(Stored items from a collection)
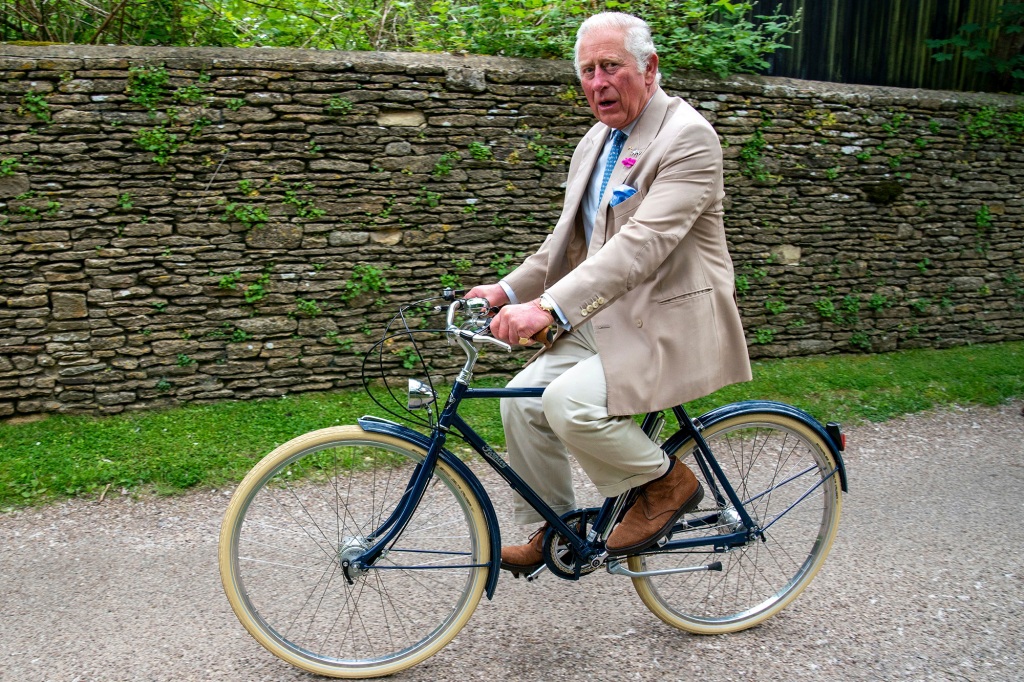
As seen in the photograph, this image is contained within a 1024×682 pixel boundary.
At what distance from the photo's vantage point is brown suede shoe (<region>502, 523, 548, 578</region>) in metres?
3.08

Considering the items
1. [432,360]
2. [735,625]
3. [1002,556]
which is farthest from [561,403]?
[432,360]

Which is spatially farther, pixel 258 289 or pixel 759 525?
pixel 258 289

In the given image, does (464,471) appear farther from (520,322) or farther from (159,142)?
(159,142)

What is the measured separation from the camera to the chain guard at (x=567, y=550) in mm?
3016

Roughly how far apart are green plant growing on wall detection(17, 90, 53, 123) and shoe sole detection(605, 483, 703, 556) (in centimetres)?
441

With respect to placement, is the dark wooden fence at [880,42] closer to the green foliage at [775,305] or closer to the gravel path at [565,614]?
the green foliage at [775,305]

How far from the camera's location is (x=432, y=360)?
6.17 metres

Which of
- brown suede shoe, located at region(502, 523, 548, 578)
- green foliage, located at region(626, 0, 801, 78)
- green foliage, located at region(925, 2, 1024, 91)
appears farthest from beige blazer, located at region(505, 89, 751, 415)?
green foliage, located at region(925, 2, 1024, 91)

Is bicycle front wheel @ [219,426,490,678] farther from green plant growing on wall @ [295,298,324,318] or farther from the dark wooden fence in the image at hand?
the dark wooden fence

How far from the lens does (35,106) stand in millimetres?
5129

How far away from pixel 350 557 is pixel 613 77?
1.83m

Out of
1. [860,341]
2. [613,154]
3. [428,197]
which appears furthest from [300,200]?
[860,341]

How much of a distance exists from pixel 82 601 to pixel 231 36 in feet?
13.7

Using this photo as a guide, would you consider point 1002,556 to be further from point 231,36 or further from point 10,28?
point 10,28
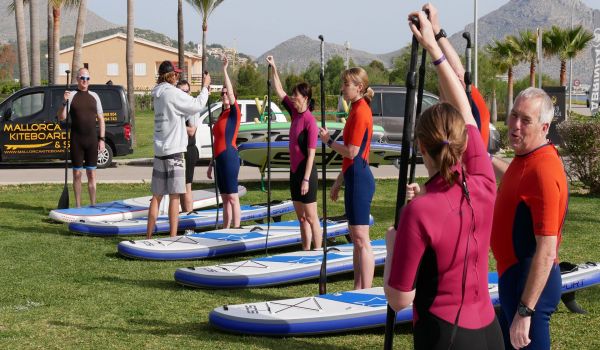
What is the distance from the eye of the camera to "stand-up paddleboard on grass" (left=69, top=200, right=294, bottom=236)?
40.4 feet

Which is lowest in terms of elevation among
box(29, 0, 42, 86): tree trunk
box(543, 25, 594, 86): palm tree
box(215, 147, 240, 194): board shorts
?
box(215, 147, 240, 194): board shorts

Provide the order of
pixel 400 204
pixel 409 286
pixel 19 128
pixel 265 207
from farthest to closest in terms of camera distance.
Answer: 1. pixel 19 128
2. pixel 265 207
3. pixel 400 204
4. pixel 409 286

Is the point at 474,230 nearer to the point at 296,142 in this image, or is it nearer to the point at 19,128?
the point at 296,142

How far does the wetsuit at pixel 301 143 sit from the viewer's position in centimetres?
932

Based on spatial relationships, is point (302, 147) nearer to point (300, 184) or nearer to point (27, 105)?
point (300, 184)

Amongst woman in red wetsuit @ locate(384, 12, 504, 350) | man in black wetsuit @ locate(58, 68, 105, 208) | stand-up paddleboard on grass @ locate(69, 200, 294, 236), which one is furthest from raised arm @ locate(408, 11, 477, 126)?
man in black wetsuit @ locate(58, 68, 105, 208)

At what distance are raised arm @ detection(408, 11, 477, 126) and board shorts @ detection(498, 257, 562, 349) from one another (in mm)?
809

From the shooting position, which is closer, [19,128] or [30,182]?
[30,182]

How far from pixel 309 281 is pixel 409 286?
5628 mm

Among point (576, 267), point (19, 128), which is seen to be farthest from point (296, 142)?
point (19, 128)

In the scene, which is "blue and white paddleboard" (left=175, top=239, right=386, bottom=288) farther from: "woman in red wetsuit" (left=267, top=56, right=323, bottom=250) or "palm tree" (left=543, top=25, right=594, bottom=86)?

GIVEN REQUEST: Render the items starting at the line containing "Which is spatially" and ending at the line containing "6.17 metres" as a two-column CSV with the columns item and answer, one row per item. Put each item's text and its answer in a single quoted field, with line breaks replaced by spaces.

TASK RESULT:
item,answer
"Which is spatially farther, pixel 258 289 or pixel 759 525?","pixel 258 289"
"In the given image, does (464,471) appear farther from (520,322) or farther from (159,142)?","(159,142)"
"What is the measured separation from the camera to the chain guard at (x=567, y=550) in mm?","3016"
"Roughly how far apart are green plant growing on wall detection(17, 90, 53, 123) and shoe sole detection(605, 483, 703, 556) (in centimetres)?","441"
"With respect to placement, is the dark wooden fence at [880,42] closer to the green foliage at [775,305] or closer to the gravel path at [565,614]?","the green foliage at [775,305]"
"How far from the camera's location is (x=432, y=360)?","6.17 metres"